▶ **DESCRIPTION OF THE TASK**: Write each line exactly, from the line that holds "How far from" through the final line of the material, and no other line.

════

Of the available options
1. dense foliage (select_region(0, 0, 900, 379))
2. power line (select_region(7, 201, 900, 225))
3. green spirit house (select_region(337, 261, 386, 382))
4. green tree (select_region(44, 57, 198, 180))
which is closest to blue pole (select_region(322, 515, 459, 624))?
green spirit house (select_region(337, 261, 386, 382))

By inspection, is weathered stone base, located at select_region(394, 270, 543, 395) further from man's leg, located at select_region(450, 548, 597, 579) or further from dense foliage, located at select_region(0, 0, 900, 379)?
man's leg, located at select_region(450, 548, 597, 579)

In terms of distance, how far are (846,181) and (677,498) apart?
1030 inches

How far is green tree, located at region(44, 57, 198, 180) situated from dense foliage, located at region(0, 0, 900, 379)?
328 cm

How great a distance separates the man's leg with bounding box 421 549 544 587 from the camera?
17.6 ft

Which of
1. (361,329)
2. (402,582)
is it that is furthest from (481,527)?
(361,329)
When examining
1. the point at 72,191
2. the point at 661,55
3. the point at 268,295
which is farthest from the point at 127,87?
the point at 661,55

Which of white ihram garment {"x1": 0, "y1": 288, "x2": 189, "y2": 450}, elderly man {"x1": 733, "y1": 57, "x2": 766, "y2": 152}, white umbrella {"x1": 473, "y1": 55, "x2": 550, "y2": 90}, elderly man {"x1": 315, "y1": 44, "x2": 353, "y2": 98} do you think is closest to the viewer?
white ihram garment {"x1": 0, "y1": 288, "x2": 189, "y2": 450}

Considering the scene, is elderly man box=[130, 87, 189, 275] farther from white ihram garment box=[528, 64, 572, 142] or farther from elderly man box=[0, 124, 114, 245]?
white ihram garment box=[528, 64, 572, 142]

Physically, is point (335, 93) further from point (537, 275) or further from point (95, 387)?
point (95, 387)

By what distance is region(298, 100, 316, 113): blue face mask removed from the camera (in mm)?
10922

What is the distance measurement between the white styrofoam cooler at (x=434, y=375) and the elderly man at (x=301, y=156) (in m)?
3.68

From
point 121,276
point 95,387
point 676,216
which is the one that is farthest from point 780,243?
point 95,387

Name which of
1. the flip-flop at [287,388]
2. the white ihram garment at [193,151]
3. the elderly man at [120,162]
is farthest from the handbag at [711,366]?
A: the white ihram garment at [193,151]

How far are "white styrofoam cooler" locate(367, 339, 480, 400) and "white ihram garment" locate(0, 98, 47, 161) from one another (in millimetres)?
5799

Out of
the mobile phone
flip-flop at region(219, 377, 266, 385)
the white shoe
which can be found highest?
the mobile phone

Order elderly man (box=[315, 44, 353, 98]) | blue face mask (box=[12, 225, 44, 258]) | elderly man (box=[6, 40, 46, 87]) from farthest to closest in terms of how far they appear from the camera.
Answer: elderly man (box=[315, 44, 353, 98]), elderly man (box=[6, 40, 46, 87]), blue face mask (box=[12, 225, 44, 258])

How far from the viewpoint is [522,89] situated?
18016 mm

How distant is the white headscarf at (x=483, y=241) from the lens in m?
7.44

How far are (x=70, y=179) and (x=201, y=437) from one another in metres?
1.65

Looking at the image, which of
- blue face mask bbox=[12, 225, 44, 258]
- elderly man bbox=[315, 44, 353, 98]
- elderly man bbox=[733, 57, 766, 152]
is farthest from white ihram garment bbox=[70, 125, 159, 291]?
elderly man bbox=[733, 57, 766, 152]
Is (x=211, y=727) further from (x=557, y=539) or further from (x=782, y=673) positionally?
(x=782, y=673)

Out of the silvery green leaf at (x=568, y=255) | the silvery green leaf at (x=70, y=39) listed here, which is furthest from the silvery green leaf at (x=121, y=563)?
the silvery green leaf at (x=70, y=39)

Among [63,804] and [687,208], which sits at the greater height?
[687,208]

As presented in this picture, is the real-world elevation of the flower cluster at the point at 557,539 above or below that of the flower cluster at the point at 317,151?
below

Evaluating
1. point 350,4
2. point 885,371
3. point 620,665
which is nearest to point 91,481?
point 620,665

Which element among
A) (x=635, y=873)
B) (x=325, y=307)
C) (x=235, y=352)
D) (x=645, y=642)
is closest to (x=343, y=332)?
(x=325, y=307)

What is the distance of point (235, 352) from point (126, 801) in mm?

════

▶ **OUTPUT**:
How far from the viewpoint is [522,89] situated?
18016 mm

How distant is the white headscarf at (x=483, y=241) from the lens in m?
7.44

How far are (x=70, y=179) and (x=201, y=437) from one another in metres?
1.65

Looking at the image, which of
- blue face mask bbox=[12, 225, 44, 258]
- elderly man bbox=[315, 44, 353, 98]
- elderly man bbox=[733, 57, 766, 152]
is farthest from white ihram garment bbox=[70, 125, 159, 291]?
elderly man bbox=[733, 57, 766, 152]
Is (x=211, y=727) further from (x=557, y=539) or further from (x=782, y=673) positionally?
(x=782, y=673)

Out of the silvery green leaf at (x=568, y=255) | the silvery green leaf at (x=70, y=39) listed here, which is furthest from the silvery green leaf at (x=121, y=563)?
the silvery green leaf at (x=70, y=39)

Among [63,804] and [687,208], which sits at the greater height?
[687,208]

As presented in this picture, is the real-world elevation of the flower cluster at the point at 557,539 above or below that of the flower cluster at the point at 317,151?
below

Evaluating
1. point 350,4
2. point 885,371
3. point 620,665
which is nearest to point 91,481?
point 620,665

Which element among
A) (x=635, y=873)
B) (x=325, y=307)
C) (x=235, y=352)
D) (x=645, y=642)
is closest to (x=343, y=332)?
(x=325, y=307)

What is the distance of point (235, 352) from point (126, 801) in mm?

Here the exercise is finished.